June was relatively flat for most stock market asset classes but capped off a very strong second quarter. Bonds have also staged a strong recovery in 2009.
Here are general stock market returns as of June 30, 2009:
| |
2nd Qtr 2009 |
Year to Date 2009 |
Last 12 Months |
Last 3 Years |
Last 5 Years |
| S&P 500 US Large Co Stocks |
+15.9% |
+3.2% |
-26.2 |
-8.2% |
-2.2% |
| S&P MidCap 400 |
+18.7% |
+8.5% |
-28.0% |
-7.5% |
+0.4% |
| S&P Small Cap 600 |
+21.1% |
+0.7% |
-25.3% |
-9.6% |
-0.9% |
| MSCI US REIT Index |
+30.2% |
-12.4% |
-43.7% |
-18.5% |
-2.9% |
| MSCI EAFE Int'l Stocks |
+25.8% |
+8.4% |
-30.9% |
-7.5% |
+2.8% |
The stock market rally that began March 9, 2009 begs the question, “Is this the beginning of a new bull market or a cyclical bull market rally in a secular bear market?” Recognizing that these terms aren’t household language, a rising stock market is a bull market and a falling stock market is a bear market.
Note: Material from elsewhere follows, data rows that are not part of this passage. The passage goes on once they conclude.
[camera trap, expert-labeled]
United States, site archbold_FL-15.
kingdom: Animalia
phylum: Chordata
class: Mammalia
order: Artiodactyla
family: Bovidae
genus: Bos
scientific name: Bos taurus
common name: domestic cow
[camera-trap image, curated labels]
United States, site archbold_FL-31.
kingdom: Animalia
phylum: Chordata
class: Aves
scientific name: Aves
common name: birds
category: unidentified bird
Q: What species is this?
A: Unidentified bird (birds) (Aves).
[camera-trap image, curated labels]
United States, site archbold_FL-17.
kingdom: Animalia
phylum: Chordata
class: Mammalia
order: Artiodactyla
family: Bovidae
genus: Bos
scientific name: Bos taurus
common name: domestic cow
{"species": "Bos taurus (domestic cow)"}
A secular market trend is many years and a cyclical market trend is a shorter period within a longer secular trend. According to The Wall Street Journal, Ned Davis Research (a market analysis firm well known for long-term studies) reports that we entered a secular bear market in late 2001. Ned Davis Research considers this the fourth secular bear market since 1900, with the last one lasting from 1966 to 1982. Secular bull markets have lasted from six to 24 years and secular bear markets have run from 13 to 16 years. Cyclical bull markets within secular bear markets have averaged 64% gains but only lasted about 18 months. Whether we are entering a new bull market or still in a bear market, this supports our thesis that stock market returns in the 2010 to 2012 period (or possibly a few years later) may be above long-term averages and the decades ahead could be rewarding for the patient investor.